▸ **READING TEXT**
============

It's time to start thinking very carefully about strategies for the general with Obama vs. McCain and to just forget Hillary. (She'd make a great running mate for McCain, but otherwise I don't think it will happen.)
Can Obama win without the "big swinging three": PA, OH and FL?
As a resident of Pennsylvania whose mother is from Ohio I feel I know these two states at a gut level. And after so many indications of white fear gripping voters in Ohio and rural Pennsylvania, and with possibly little support from the Latino vote in Florida, Obama's chances of winning the big swinging three from McCain seem to me hardly reliable. After the depressing electoral shenanigans in Ohio and Florida in 2004 can we even rely on those states to turn blue even if Obama wins there? Is the impoverishment and concomitant dumbing down of OH and PA so advanced that voters in these states have no choice but to join their southern cousins in the illusion that McCain will do anything for them? Has the nation’s demographics made a new shift? Suppose the answer is yes.
Then an important question really is: can Obama win even without OH, PA and FL?

============

▸ **DATASET ROWS**
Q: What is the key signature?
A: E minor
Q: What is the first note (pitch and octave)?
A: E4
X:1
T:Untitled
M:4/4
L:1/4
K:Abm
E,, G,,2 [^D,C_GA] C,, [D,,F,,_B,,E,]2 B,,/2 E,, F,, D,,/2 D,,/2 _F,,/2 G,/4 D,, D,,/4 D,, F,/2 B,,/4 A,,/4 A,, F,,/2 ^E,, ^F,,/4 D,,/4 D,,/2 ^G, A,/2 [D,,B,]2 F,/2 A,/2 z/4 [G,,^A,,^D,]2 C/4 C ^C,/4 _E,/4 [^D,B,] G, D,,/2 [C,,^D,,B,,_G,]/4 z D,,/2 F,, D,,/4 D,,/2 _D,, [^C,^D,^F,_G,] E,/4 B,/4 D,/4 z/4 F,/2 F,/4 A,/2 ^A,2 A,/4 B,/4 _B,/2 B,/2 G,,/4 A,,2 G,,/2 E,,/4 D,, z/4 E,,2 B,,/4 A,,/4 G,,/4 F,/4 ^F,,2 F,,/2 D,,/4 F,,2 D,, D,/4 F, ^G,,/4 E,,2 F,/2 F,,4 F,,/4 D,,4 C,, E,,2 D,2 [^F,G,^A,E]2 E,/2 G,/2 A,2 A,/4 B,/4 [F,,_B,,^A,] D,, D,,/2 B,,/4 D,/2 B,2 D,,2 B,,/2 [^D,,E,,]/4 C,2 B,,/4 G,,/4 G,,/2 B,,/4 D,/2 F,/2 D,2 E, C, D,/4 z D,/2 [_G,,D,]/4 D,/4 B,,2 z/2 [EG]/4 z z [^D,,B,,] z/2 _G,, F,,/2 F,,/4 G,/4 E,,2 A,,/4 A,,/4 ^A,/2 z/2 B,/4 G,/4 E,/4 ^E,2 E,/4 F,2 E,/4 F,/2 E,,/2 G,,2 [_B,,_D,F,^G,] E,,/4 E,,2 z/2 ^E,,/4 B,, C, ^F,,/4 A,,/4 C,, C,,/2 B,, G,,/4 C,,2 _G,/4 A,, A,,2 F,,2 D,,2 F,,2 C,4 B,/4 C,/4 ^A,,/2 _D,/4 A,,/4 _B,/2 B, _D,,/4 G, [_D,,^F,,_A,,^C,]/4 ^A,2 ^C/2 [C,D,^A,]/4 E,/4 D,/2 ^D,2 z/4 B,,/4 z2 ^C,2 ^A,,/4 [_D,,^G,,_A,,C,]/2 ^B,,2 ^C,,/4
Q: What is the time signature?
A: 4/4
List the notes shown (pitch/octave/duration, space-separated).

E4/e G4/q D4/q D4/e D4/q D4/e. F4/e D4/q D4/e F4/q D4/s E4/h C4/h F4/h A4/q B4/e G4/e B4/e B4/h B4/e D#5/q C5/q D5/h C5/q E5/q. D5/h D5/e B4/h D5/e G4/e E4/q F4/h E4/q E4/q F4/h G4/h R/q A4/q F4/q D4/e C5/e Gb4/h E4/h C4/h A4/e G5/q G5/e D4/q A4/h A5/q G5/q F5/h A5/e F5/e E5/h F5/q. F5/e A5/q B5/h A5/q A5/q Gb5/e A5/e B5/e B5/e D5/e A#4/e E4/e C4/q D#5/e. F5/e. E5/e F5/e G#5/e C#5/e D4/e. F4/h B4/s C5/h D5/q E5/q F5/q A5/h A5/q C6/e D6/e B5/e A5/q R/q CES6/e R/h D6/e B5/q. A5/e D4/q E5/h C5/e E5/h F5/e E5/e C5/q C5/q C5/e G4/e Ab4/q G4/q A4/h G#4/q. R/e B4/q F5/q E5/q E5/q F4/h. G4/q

============

▸ **REQUIRED WORK**
[A] Do these statements agree with the election post? Answer yes or no for each, and quote the words from the post that decide it. (i) The writer lives in Pennsylvania. (ii) The writer's father is from Ohio. (iii) The writer thinks Hillary would be a good running mate for McCain.
[B] In the election post, what year were the electoral shenanigans in Ohio and Florida?
[C] Name every US state that the election post mentions.

▸ **EXERCISE SOLUTIONS**
[A]
(i) Yes: "As a resident of Pennsylvania"
(ii) No: "whose mother is from Ohio"
(iii) Yes: "She'd make a great running mate for McCain"

[B] 2004

[C] Pennsylvania, Ohio, Florida